Память о солнце тает над горами Гусу.

И в переменчивом воздухе границы ночи и дня она чувствует порыв ветра: будто человеческое прикосновение.

(Та, о ком больно и зло теперь вспоминать, учила ее слышать духов. Усаживала рядом с собой в позу для медитации, нужным образом складывала ей пальцы. И вела мелодию, почти неслышно, не размыкая губ: пока незримый мир не приходил в движение.)

Нечто, несомое ветром, толкает в плечо еще настойчивее; еще обиднее. Она не вспоминала так долго: больше половины десятилетия. Именно так — так толкалась Цансэ: «Ты снова блуждаешь в одиноких мыслях, подруга». У той, бродяги, ученицы прославленной Бессмертной, находились друзья на день в каждой деревне. Находилось слово для всех и каждого — и улыбка, что дороже монет. Говорили, она близко дружит с самим наследником клана Цзян.

Цансэ знала и понимала столько всего — и вместе с этим ничего ровно.

Но Цансэ не могла быть… духом. Цансэ должна была быть где-то там, среди гор и рек, идти широким шагом и напевать себе под нос, и никого не убивать никогда, кроме чудищ; а может, и нянчить девочку, которая когда-то могла бы понравиться ее А-Чжаню.

(Младший ее ребенок не был виноват, что у нее так и не вышло убедить мужа в искренности своего раскаяния. Не виноват был и в сходстве с родным отцом; так было даже честнее, чем видеть свое отражение — напоминание — в старшем.)

Цансэ не могла — и все же: хват ветра, гнетущий тугой комок, от которого так просто не отмахнуться. Ей нужно знать. И почему бы не применить к делу то, чему всё-таки научил ее орден Лань: пусть и не вполне добровольно.

Она повторяет путь назад, по тени собственного следа.

Хорошо, что она не успела спрятать цинь в чехол. Ветер кусает пальцы под наступающей темнотой, и внутри превращается в лед что-то, о чем она даже не знала.

Она садится прямо на траву, проведя над землей согревающим талисманом: пожертвовать удобством в постели на одну ночь — невелика цена. (О нет, не то чтобы она не попробовала — сразу же — испытать: что случится, если передать талисману чуть больше силы. Тщетно: клочок бумаги превращался в пепел раньше, чем успело бы загореться что-то ещё.)

Ноты взлетают в воздух, как поздние птицы. Начало всегда одинаково: «Здесь ли ты? Кто ты? Будешь ли отвечать?»

Три камня в основе. Три опоры. Муж приносил ей книги, хотя она не просила.

Тень от стены падает поверх сплошного ковра синевы, делая его серым, почти что выносимым для взгляда.

Ветер трогает струны голосом Цансэ. С первого камня на второй, с второго на третий, замыкая их в треугольник.

Крик поднимается изнутри: огромный, как сама эта несправедливость. Глупо было — ей! — вообще думать о справедливости, но то справедливость людская, порченная хранителями-самозванцами. Людская… Ан нет.

Пальцы срываются со струн, впиваются в землю, задевая даже несколько злосчастных цветов.

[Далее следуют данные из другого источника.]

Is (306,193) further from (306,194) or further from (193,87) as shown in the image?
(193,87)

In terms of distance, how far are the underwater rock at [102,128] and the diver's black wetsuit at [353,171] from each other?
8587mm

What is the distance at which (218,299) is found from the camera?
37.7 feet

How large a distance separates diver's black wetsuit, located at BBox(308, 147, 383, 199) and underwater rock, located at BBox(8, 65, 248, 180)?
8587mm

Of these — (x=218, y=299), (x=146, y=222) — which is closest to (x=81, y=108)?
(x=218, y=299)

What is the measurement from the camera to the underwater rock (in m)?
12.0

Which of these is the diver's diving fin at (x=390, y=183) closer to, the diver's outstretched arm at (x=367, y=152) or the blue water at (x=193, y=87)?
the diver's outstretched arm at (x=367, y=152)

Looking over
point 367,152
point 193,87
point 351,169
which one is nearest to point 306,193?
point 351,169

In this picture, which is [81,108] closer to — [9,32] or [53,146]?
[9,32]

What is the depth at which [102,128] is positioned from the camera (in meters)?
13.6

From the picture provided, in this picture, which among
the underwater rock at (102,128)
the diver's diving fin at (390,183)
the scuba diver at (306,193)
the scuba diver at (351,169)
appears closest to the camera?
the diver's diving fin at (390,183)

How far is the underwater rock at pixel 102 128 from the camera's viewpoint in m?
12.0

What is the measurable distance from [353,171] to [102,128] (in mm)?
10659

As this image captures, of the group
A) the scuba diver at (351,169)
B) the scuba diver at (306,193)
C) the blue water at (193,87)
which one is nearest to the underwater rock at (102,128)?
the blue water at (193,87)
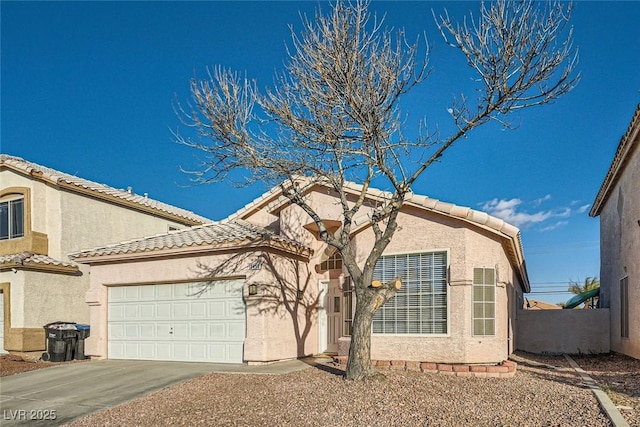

«Это случилось быстро», утешает ее Цансэ — почти легкомысленно.

Хищный озерный дух питался жизненной силой, но не мучал. Может, вообще не осознавал, чем одна добыча отличается от другой.

«Надо было быть осторожнее с сетью, раз он меня не послушал».

Не люди убили Цансэ. Хоть сколько-то облегчения. Она наигрывает это, почти как провокацию.

Перезвон струн — словно вздох досады.

«Ты слишком плохо думаешь о людях».

— Не надо снова.

Запястья ноют памятью о тяжести — таких лёгких — духовных оков.

— Если бы я думала о нем хуже, то убила бы его сразу. — Она не заботится называть — кого. Дергает струны так резко, что режет палец. Кровь пятнает деку, выделяя сеть трещин. — Если бы ты думала обо мне лучше, то нашла бы меня. — Лепесток горечавки, так и прилипший к пальцам, липнет теперь к пятну крови. — Но я такая же преступница в твоих глазах, да?

Она улыбается, как улыбалась всегда, глядя на А-Чжаня. Эту улыбку она не считает красивой. Она мерцает больной нежностью, как свеча на ветру.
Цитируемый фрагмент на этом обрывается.